In the second issue of Makhuzine, an outgrowth of the Dutch Artistic Research Event (DARE) symposium, Pumhösl describes his work as the following:In the last ten years, many arguments in the debate on Modernism have been dominated by arguments of critique, critical distance, and critical discourse. That widely criticized debate has become a messy discourse. My work connects to the prevalent discourse about artistic research, as it involves research, but for me research is only a tool leading to experience. Experience might sound like a conservative term, but I lack a better one. To me experience implies a process of reception and identification, of separating and displacing elements from genealogies."

==Solo exhibitions==
Solo exhibitions of Pumhösl's work have been staged at Kunsthaus Bregenz (2012); Mumok (Vienna, 2011); Kunstverein für die Rheinlande und Westfalen (Düsseldorf, 2010); Musée d’Art Moderne Grand-Duc Jean (Luxembourg, 2009), Stedelijk Museum (Amsterdam, 2008); Neue Kunsthalle St. Gallen (2005); Centre d’édition contemporaine (Geneva, 2004); Kölnischer Kunstverein (Cologne, 2003); Secession (Vienna, 2000); and Salzburger Kunstverein (1998), among others. His work was featured in Documenta 12 (Kassel, 2007), São Paulo Biennial (2006) and the 50th Venice Biennale (2003). In 2015, his work was included in Parasophia: Kyoto International Festival of Contemporary Culture in Kyoto Municipal Museum of Art (2015). In 2012, he exhibited his work in Parcours, a two-person show at The Art Institute of Chicago with Liz Deschenes. Recently, Pumhösl's work has appeared in group exhibitions at the V-A-C Foundation (Venice), Punta della Dogana (Venice), The Museum der Moderne Salzburg, Haus Der Kunst (Munich), City Gallery Prague, Museum Abteiberg (Mönchengladbach), Generali Foundation (Vienna), MACBA (Barcelona), Raven Row (London), Künstlerhaus Vienna, Museum of Modern Art (Warsaw). He has had solo exhibitions at Miguel Abreu Gallery (New York), Galerie Buchholz (Cologne), Lisson Gallery (London), and Galerie Meyer Kainer (Vienna).

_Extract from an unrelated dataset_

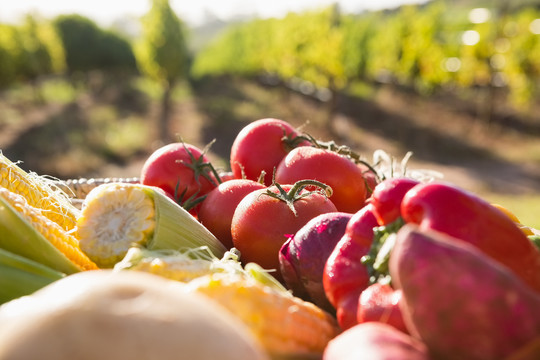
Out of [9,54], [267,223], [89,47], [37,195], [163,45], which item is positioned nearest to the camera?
[267,223]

==Publications and catalogues==
- Space Force Construction. Ed. ArtReview, London, 2017
- No One’s Voice. Hg./ed. Rhombus Press, Vienna 2016
- Florian Pumhösl. Spatial Sequenz: Works in Exhibitions 1993–2012. Hg./ed. Kunsthaus Bregenz, Yilmaz Dziewior, Bregenz, 2012
- Florian Pumhösl. 678, Hg./ed. Matthias Michalka Museum Moderner Kunst Stiftung Ludwig Wien, Köln 2011
- Florian Pumhösl, Hg./ed. Galerie Daniel Buchholz, Lisson Gallery, Buchhandlung Walther Koenig, Köln 2008
- Florian Pumhösl. Animated Map, Hg./ed. Burkhard Meltzer, Neue KunstHalle St. Gallen, Verlag der Buchhandlung Walther König, Köln 2007
- Wachstum und Entwicklung, Hg./ed. Silvia Eiblmayr/Galerie im Taxispalais, Revolver–Archiv für aktuelle Kunst, Frankfurt am Main 2003
- Florian Pumhösl. CENTRAL–Kunstpreis Kölnischer Kunstverein, Hg./ed. Kölnischer Kunstverein, Revolver–Archiv für aktuelle Kunst, Frankfurt, 2003
- Champs d’Expérience, Hg./ed. Bawag Foundation Edition, Wien 2002
- Florian Pumhösl, Hg./ed. Secession, Wien 2000

==Collections==
- Pumhösl's work is held in major collections including Mumok, Vienna; Tate Modern, London; MOCA LA; Generali Foundation, Vienna; MACBA, Barcelona; Österreichische Galerie Belvedere, Vienna; Museo Reina Sofia, Madrid; Pinault Collection, Paris and Venice; and V-A-C Foundation, Venice.